Il naît d’une décision ou de la pure inspiration. J’ai une grande imagination visuelle, également, ce qui me permet de le « voir » très précisément et de pouvoir le décrire, le mettre en place physiquement… En revanche, en ce qui concerne sa personnalité, c’est une autre affaire.
De le construire au fil des pages fait qu’il devient généralement une personne, que je ne peux pas forcément façonner à ma guise. Sa structure psychologique est telle que je dois m’adapter à ma création… et non le contraire. C’est passionnant. Mes personnages forment une sorte de famille supplémentaire.
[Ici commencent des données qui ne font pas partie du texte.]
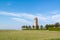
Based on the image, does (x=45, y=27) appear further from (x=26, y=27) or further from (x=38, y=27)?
(x=26, y=27)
C’est particulièrement le cas pour ceux des séries car je passe beaucoup de temps avec eux.

Est-ce que l’on te commande des textes ?

Vingt ans après mon premier livre qui m’a enfermée dans une boîte à la française d’« auteur jeunesse chevaux », les éditeurs ont tout à coup compris que j’étais spécialisée dans ce domaine – même si je revendique de savoir et vouloir écrire sur d’autres sujets ! – et ils me commandent des textes… sur les chevaux : histoires, romans et documentaires.

Les éditeurs demandent-ils de changer des choses ?

Oh oui ! Pour la plupart… Au début, c’est essentiel et très formateur d’expliquer à un auteur jeunesse qu’il a des devoirs vis-à-vis de ses lecteurs, qu’il écrit pour un public particulier et ne peut faire n’importe quoi. À ce niveau, cela ne pose donc aucun problème. Par contre, les éditeurs imposent aussi des changements de titre, voire de prénom de héros. C’est beaucoup plus déstabilisant, voire frustrant. Il faut aussi batailler pour garder un certain niveau de langage, le contenu auquel on tient. Je préfère très nettement la phase d’écriture à celle de la négociation sur le vocabulaire spécifique, par exemple.

Quelle est la différence d’écriture entre un roman et un documentaire ?

Même si la plupart de mes romans sont documentés, je navigue en général dans des univers que je connais bien lorsque j’écris des fictions. Je voyage donc presque librement dans l’écriture, me contentant de vérifier que je ne dis pas d’âneries sur des points particuliers qui ne font pas partie de mon quotidien ! Et j’adore semer des intrigues, incidents, émotions… Mais j’aime aussi énormément rédiger des documentaires en réalisant des recherches approfondies, croisant mes sources, contrôlant chaque détail, interrogeant des spécialistes… Dans le deuxième cas, l’écriture est moins fluide et souvent plus calibrée. On ne peut s’attarder sur un passage spécifique, par exemple. Cela doit « rentrer » là où c’est prévu.

Vous saurez tout tout tout sur… le cheval !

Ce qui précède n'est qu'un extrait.